PARIGI – Nauru e Niue sono gli ultimi due paradisi fiscali rimasti nella lista nera dell’Ocse. Dei 42 paesi che figuravano nel 2009 nella lista delle giurisdizioni poco trasparenti soltanto questi due Stati sono ancora iscritti nell’elenco dei cattivi. Sconosciuti ai più ma notissimi agli oltre 2 milioni di società che mietono ancora utili esentasse.

Nauru è un atollo di 21 km quadrati disperso nell’oceano Atlantico e considerato la repubblica indipendente più piccola al mondo. Niue è un’isola-nazione, altrimenti nota come Roccia della Polinesia: 251 km quadrati per 4500 anime. Considerati impermeabili alle pressioni del mondo in materia di trasparenza sono loro gli unici due paesi ad essere considerati ancora pericolosi.

Possibile che gli altri centri offshore in appena quattro anni siano riusciti ad aggiudicarsi un posto nel club dei Paesi fiscalmente trasparenti? La verità è che fatta legge, trovato l’inganno: quando i paesi del G20 si riunirono il 2 aprile 2009 per stilare una lista dei buoni e dei cattivi nella lotta all’evasione fiscale, i venti di crisi soffiavano già da due anni e i governi nazionali faticavano a tenere il polso duro, preferendo scendere a compromessi con i paradisi fiscali in cambio di un qualche sollievo per le disastrate finanze pubbliche.

Così tra i cattivi non figurano più Svizzera, San Marino, Isole Cayman, Monaco o Singapore: tutti assolti dai peccati del passato, dopo la firma di accordi fiscali bilaterali redatti sul modello Ocse. Ma restano quei 2 milioni di società che sottraggono ancora al Fisco fondi neri portandoli all’estero.

Ad analizzare le ragioni del fallimento è il quotidiano Italia Oggi:

Se è vero che i vecchi paradisi fiscali hanno messo in atto uno sforzo sorprendente per allinearsi alle richieste del G20 adeguando i propri modelli di convenzione fiscale all’articolo 26 del modello Ocse, è vero anche che questi formalismi di carattere amministrativo non sono stati sufficienti a mettere al riparo i Paesi onesti dalle pratiche scorrette dei centri offshore. E i numeri parlano chiaro: oltre 2 milioni di società fantasma ancora oggi macinano utili non tassati in oltre 50 Paesi del mondo. E che 21 mila miliardi di dollari riposano indisturbati nei forzieri dei centri offshore dopo essere sfuggiti ai controlli del Fisco.

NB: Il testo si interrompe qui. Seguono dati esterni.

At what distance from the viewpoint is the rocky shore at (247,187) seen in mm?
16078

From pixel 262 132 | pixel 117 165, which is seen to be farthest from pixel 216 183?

I buoni propositi del G20 sono stati disattesi. In parte, per via delle maglie a trama larga di un’architettura tributaria internazionale risalente alla metà del secolo scorso e scarsamente aggiornata. Ma anche al protrarsi della crisi finanziaria internazionale che ha impedito a molti Paesi di continuare a muoversi con il pugno di ferro nei confronti di alcuni paradisi fiscali, preferendo scendere a compromessi con loro nel tentativo di ottenere un qualche beneficio per le martoriate finanze pubbliche. La conferma è arrivata nei giorni scorsi dalla stessa Organizzazione di Parigi che ha dovuto fare un mea culpa ammettendo l’insuccesso della ricetta presentata al G20 dell’aprile 2009.